What is Quality Assurance?
Quality assurance is a preventative and proactive process. It emphasizes planning, documenting, and finalizing the guidelines necessary to assure the software’s quality. This process starts at the beginning of the SDLC to understand the product’s requirements and expectations from both the business and user perspectives. Once requirements and expectations are identified, a test plan is developed to meet identified criteria. Quality assurance is about making sure the right steps are taken at the right time throughout the SDLC.
What is Quality Control?
Quality control focuses on applying the processes determined by quality assurance to the product itself. A QC team implements aspects determined by QA, such as running test cases, then compares results to QA specifications. Here is where we start to see QA and QC with overlap that leads to confusion in the software arena. Still, building and guiding the process is not the same as doing the individual steps.

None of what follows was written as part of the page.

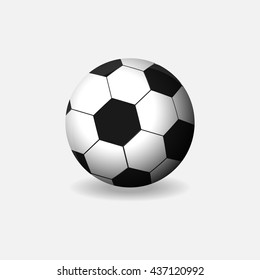 Soccer ball on white background ,Vector illustration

In software development QC may run a test, generate a bug-report, then return the code to the dev team to fix. Essentially, this is very different than testing the widget for spec at the end of assembly. In manufacturing, a defective widget wouldn’t get placed back into the middle of the assembly line for reworking — it would simply get discarded or recycled.
Now that you know a bit of the history of QA and QC, you can see how translation from a linear to iterative model gives rise to confusion. It can help to think of the differences like this:
Quality Control vs. Quality Assurance
|Quality Assurance||Quality Control|
|A proactive process||A reactive process|
|Focuses on defect preventions||Focuses on defect identification|
|Plans to avoid anticipated defects||Finds and reports defects|
|A process bases approach||A product based approach|
|Manages quality||Verifies quality|
The agile methodology has made the distinction between quality assurance and quality control more important because you need QA to develop the quality processes early on so that QC can be better equipped to respond to agile demands.
Quality Assurance in the Agile Ecosystem
Now that we’ve looked at history’s influence on our understanding of the quality assurance and quality control processes, it’s easy to see how their initial use in a linear manufacturing environment caused confusion in an iterative software development ecosystem. You also might be thinking ecosystem a strange word to use when talking about software development, but if you consider the concept for a moment, it’s extremely apt.
Agile development demands rapid and flexible response to change. The ‘ecosystem’ of the Agile software dev process is rapidly iterative, and advocates for adaptive planning, evolutionary development, early delivery, and continual improvement. These processes — the structuring of requirements and solutions — evolves through collaboration of self-organizing and cross-functional teams.
Today’s lucrative digital offerings have one thing in common. They no longer take months or years to develop and deploy, let alone rely on user feedback as a means of QC. Today, web and mobile apps are updated weekly and monthly. Large corporations push fixes to their websites daily. From business requirements to user stories to test cases, development and maintenance in the iterative Agile ecosystem requires a solid QA strategy to shepard the processes.